Unterlagen enthielten genügend Verdachtsmomente Leuna-Akten bei Bundesanwaltschaft eingetroffen

Karlsruhe/Berlin (rpo). Rund 60 Aktenornder zur Leuna-Affäre sind aus der Schweiz bei der Bundesanwaltschaft eingetroffen. Mit der Übergabe könnten jetzt auch in Deutschland die Korruptions-Ermittlungen zu dem umstrittenen Leuna-Verkauf durchstarten.

Die Schweizer Akten enthielten genügend Verdachtsmomente, die Ermittlungen rechtfertigten, sagte der Schweizer Generalstaatsanwalt Bernard Bertossa dem Nachrichtenmagazin "Der Spiegel". Die Akten waren am Freitag in Deutschland eingetroffen.

Die Bundesanwaltschaft will die Unterlagen der Schweizer Ermittler nun prüfen. Dann werde entschieden, ob die Behörde der Schweizer Bitte um Übernahme der Strafverfolgung entsprechen könne, teilte die Behörde in Karlsruhe mit. Unterdessen bekräftigte Bertossa seine Kritik an den deutschen Justizbehörden.

Die bisherige Zusammenarbeit mit der deutschen Justiz hätte "schlechter nicht sein können", sagte Bertossa dem "Spiegel". Die Deutschen hätten sich "einfach tot gestellt". Man müsse vermuten, dass deutsche Politiker Geld erhalten haben könnten. "Wenn die deutschen Staatsanwälte diese Akten gelesen haben, werden sie wissen, welche Fragen sie welchen Personen stellen müssen", betonte Bertossa.

Die Leuna-Privatisierung und der Verkauf des Tankstellennetzes Minol an den französischen Konzern Elf Aquitaine habe zu Veruntreuungen bei Elf geführt und ungerechtfertigte Provisionszahlungen ausgelöst, sagte Bertossa. Zudem seien die Unterlagen des Bundeskanzleramtes zu dem Geschäft verschwunden. Hier müsse die Strafverfolgung einsetzen. Andernfalls bliebe nur der Schluss, dass Korruption in Deutschland nicht verfolgt werde.

Generalbundesanwalt Kay Nehm muss nun prüfen, ob seine Behörde für die Ermittlungen zuständig ist. Andernfalls will er die Akten an die zuständige Staatsanwaltschaft schicken. Im Zusammenhang mit der Privatisierung sind rund 80 Millionen Mark nach Deutschland geflossen.
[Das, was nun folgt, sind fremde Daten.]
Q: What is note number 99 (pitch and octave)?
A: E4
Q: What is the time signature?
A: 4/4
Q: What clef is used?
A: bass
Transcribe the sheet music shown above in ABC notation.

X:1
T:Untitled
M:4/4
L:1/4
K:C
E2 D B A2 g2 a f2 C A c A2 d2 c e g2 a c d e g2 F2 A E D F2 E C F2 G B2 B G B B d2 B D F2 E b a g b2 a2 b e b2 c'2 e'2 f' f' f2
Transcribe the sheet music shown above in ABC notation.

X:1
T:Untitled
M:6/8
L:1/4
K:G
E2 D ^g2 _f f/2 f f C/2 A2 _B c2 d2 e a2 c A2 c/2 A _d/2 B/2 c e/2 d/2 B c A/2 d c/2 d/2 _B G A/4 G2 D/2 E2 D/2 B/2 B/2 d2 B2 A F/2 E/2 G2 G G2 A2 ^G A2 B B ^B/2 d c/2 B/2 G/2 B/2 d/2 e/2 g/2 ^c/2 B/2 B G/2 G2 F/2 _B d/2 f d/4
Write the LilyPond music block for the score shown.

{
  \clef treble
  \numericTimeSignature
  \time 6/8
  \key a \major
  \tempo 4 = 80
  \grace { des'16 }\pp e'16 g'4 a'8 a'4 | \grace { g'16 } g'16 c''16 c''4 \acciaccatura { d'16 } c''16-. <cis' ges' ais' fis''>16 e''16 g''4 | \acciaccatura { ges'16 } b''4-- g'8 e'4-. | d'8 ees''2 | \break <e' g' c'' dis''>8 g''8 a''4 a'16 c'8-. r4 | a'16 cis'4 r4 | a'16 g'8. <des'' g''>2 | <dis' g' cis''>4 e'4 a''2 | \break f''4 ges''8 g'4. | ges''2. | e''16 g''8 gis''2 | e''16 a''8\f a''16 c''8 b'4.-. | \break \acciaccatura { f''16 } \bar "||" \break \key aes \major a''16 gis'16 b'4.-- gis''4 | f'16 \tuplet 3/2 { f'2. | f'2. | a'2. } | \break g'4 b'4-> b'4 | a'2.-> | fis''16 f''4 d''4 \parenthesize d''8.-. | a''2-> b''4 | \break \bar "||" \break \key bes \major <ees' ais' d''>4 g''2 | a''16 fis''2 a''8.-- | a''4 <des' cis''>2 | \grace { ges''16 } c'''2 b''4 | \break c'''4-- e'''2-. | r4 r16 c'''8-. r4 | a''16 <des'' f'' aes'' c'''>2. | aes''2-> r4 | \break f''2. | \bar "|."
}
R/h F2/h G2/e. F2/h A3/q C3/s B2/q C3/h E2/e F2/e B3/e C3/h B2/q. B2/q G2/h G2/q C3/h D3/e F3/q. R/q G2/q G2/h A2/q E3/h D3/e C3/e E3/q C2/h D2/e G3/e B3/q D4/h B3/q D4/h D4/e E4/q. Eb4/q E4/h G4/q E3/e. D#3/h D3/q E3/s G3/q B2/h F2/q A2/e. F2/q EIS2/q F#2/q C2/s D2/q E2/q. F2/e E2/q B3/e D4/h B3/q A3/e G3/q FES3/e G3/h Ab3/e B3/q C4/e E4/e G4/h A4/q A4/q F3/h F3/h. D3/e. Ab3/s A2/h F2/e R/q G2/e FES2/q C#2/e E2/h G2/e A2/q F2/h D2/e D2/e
Einige Millionen seien nach Erkenntnis Bertossas auch auf Frankfurter Konten von Commerzbank und Dresdner Bank gewandert, meldete der Hessische Rundfunk (hr1). Damit könnte die Frankfurter Staatsanwaltschaft zuständig sein, sagte der Frankfurter Strafrechtler und ehemalige Hessische Datenschutzbeauftragte, Rainer Hamm, dem Sender.

Auch der Spenden-Untersuchungsausschuss des Bundestages will Einsicht in die Schweizer Akten beantragen. Hintergrund sind mögliche Schmiergeldzahlungen an die CDU.

PDS und FDP zogen eine kritische Halbzeitbilanz des Ausschusses. Die SPD stehe unter großem Erfolgsdruck, sagte die PDS-Obfrau im Ausschuss, Evelyn Kenzler, der Ludwigshafener "Rheinpfalz" (Samstag). SPD und Medien hätten Erwartungen geschürt und teilweise Ergebnisse vorweggenommen, um die CDU zu belasten. Diese hätten sich aber bislang nicht halten lassen. Der FDP-Obmann Max Stadler sagte der Zeitung, der Verdacht der Bestechlichkeit der früheren Bundesregierung Helmut Kohls habe sich nicht belegen lassen.

Die sozialdemokratischen Mitglieder des Ausschusses haben nach Angaben des "Spiegel" eine erneute Prüfung der CDU- Rechenschaftsberichte gefordert. Es gebe neue Indizien dafür, dass die 100 000-Mark-Spende des Waffenhandels-Lobbyisten Karlheinz Schreiber die CDU nie erreicht habe, hätten die SPD-Vertreter in einem Brief an Bundestagspräsident Wolfgang Thierse betont. Auch die Spende von 5,9 Millionen Mark (rund 3 Millionen Euro) des Hamburger Unternehmerehepaars Ehlerding an die CDU von 1998 müsse neu durchleuchtet werden. Bis heute sei die Spende nicht ordnungsgemäß deklariert.